空間推論データセットの抜粋
________________

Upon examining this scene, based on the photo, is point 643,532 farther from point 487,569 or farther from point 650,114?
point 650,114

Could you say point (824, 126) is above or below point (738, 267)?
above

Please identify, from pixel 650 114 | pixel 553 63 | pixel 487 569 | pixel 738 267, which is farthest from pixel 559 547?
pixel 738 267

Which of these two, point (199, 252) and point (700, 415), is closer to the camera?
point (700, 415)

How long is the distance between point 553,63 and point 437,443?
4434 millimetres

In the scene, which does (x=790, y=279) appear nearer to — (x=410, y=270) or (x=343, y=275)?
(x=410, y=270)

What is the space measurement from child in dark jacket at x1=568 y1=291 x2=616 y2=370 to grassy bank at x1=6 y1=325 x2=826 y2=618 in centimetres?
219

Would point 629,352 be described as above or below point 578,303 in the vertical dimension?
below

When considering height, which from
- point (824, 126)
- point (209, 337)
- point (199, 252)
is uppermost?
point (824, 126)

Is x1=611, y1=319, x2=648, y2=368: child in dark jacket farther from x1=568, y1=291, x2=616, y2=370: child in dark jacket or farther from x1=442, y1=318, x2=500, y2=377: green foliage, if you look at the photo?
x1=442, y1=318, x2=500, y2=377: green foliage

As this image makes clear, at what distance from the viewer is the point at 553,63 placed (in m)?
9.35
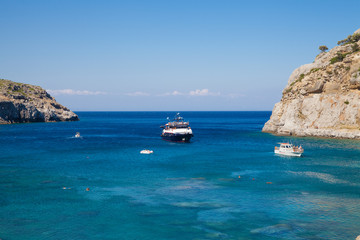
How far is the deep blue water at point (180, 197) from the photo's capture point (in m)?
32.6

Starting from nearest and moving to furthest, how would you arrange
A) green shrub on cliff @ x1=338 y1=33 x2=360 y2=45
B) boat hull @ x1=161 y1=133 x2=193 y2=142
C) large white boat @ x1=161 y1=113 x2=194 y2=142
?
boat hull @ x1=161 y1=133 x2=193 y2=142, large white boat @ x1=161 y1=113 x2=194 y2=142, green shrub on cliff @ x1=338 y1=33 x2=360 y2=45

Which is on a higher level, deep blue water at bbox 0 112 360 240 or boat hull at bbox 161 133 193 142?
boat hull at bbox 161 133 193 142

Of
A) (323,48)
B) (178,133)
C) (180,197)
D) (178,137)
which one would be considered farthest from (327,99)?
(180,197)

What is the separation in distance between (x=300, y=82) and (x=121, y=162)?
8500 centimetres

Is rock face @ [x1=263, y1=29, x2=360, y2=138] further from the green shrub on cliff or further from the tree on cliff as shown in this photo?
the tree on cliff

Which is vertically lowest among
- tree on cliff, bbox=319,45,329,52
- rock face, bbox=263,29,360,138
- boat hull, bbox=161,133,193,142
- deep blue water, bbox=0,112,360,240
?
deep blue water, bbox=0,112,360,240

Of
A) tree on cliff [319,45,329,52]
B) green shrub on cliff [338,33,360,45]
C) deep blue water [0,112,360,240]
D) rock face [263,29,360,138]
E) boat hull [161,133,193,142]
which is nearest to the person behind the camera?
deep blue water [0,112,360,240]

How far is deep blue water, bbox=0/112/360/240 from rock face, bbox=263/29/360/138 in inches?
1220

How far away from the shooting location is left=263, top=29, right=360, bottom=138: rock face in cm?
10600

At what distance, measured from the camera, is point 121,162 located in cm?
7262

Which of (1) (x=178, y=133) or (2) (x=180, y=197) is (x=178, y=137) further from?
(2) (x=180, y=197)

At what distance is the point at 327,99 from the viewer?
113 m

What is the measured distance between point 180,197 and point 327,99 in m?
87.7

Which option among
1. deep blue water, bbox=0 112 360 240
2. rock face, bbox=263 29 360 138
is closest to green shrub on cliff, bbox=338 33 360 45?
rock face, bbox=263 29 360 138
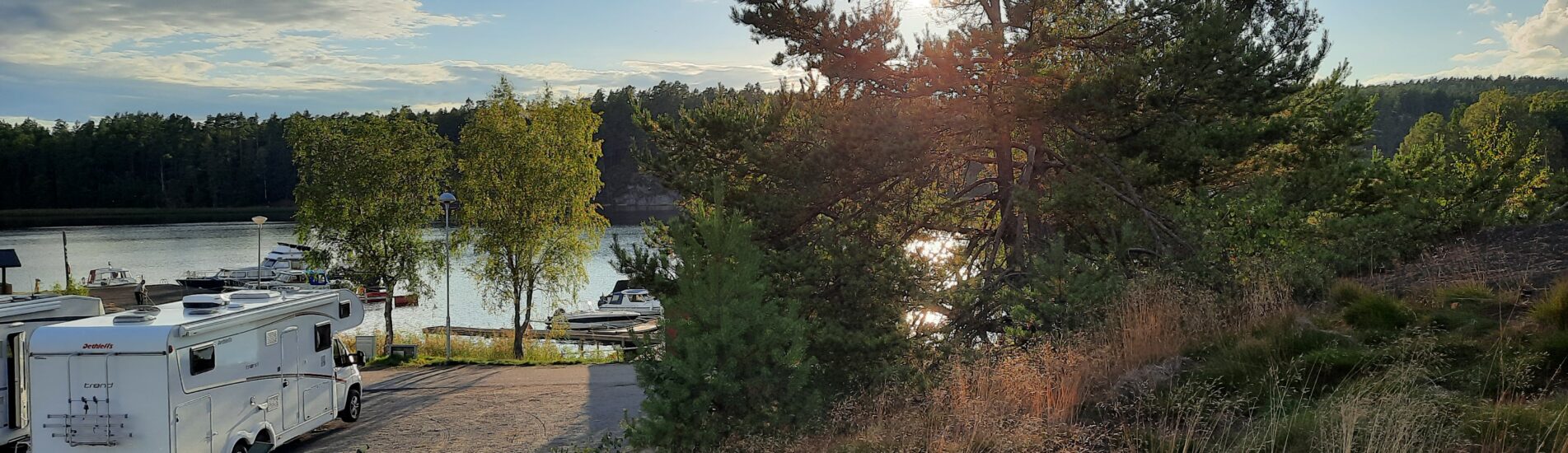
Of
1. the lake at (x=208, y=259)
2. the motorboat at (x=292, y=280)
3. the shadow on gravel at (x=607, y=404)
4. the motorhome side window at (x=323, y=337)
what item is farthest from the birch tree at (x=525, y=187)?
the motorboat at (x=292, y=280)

________________

◆ **取り組む課題**:
上の行をすべて、一字一句変えずに書き出してください。画像は含めないでください。

◆ **回答**:
Upon examining this scene, based on the photo, is point 643,532 farther from point 487,569 or farther from point 650,114?
point 650,114

Could you say point (824, 126) is above or below point (738, 267)?
above

Please identify, from pixel 650 114 | pixel 553 63 | pixel 487 569 | pixel 738 267, which is farthest from pixel 559 547?
pixel 738 267

Which of these two, point (199, 252) and point (700, 415), is closer to the camera?
point (700, 415)

How long is the distance between point 553,63 and point 437,443?
4434 millimetres

In the scene, which does (x=790, y=279) appear nearer to — (x=410, y=270) or (x=343, y=275)?
(x=410, y=270)

What is the space measurement from child in dark jacket at x1=568 y1=291 x2=616 y2=370 to grassy bank at x1=6 y1=325 x2=826 y2=618 in centimetres?
219

Would point 629,352 be described as above or below point 578,303 in the vertical dimension?
below

When considering height, which from
- point (824, 126)
- point (209, 337)
- point (199, 252)
is uppermost?
point (824, 126)

Is x1=611, y1=319, x2=648, y2=368: child in dark jacket farther from x1=568, y1=291, x2=616, y2=370: child in dark jacket or farther from x1=442, y1=318, x2=500, y2=377: green foliage, if you look at the photo?
x1=442, y1=318, x2=500, y2=377: green foliage

As this image makes clear, at what distance from the viewer is the point at 553,63 placed (in m)?
9.35
How far is the deep blue water at point (180, 197) from the photo's capture point (in m)?
32.6

Starting from nearest and moving to furthest, how would you arrange
A) green shrub on cliff @ x1=338 y1=33 x2=360 y2=45
B) boat hull @ x1=161 y1=133 x2=193 y2=142
C) large white boat @ x1=161 y1=113 x2=194 y2=142
?
boat hull @ x1=161 y1=133 x2=193 y2=142, large white boat @ x1=161 y1=113 x2=194 y2=142, green shrub on cliff @ x1=338 y1=33 x2=360 y2=45

Which is on a higher level, deep blue water at bbox 0 112 360 240 or boat hull at bbox 161 133 193 142?
boat hull at bbox 161 133 193 142

Of
A) (323,48)
B) (178,133)
C) (180,197)
D) (178,137)
which one would be considered farthest from (327,99)?
(180,197)

What is the separation in distance between (x=300, y=82) and (x=121, y=162)?
8500 centimetres

Is rock face @ [x1=263, y1=29, x2=360, y2=138] further from the green shrub on cliff or further from the tree on cliff as shown in this photo?
the tree on cliff

Which is vertically lowest among
- tree on cliff, bbox=319,45,329,52
- rock face, bbox=263,29,360,138
- boat hull, bbox=161,133,193,142
- deep blue water, bbox=0,112,360,240
?
deep blue water, bbox=0,112,360,240

Of
A) tree on cliff [319,45,329,52]
B) green shrub on cliff [338,33,360,45]
C) deep blue water [0,112,360,240]
D) rock face [263,29,360,138]
E) boat hull [161,133,193,142]
which is nearest to the person behind the camera?
deep blue water [0,112,360,240]

How far is deep blue water, bbox=0/112/360/240 from rock face, bbox=263/29/360/138 in inches?
1220

How far away from the shooting location is left=263, top=29, right=360, bottom=138: rock face in cm?
10600

At what distance, measured from the camera, is point 121,162 located in cm?
7262

Which of (1) (x=178, y=133) or (2) (x=180, y=197) is (x=178, y=137) further from?
(2) (x=180, y=197)

At what distance is the point at 327,99 from the viewer?
113 m

What is the measured distance between point 180,197 and point 327,99 in m?
87.7

Which option among
1. deep blue water, bbox=0 112 360 240
2. rock face, bbox=263 29 360 138
is closest to green shrub on cliff, bbox=338 33 360 45?
rock face, bbox=263 29 360 138
Of
1. the lake at (x=208, y=259)
2. the motorboat at (x=292, y=280)
3. the shadow on gravel at (x=607, y=404)
4. the motorhome side window at (x=323, y=337)
what item is farthest from the birch tree at (x=525, y=187)?
the motorboat at (x=292, y=280)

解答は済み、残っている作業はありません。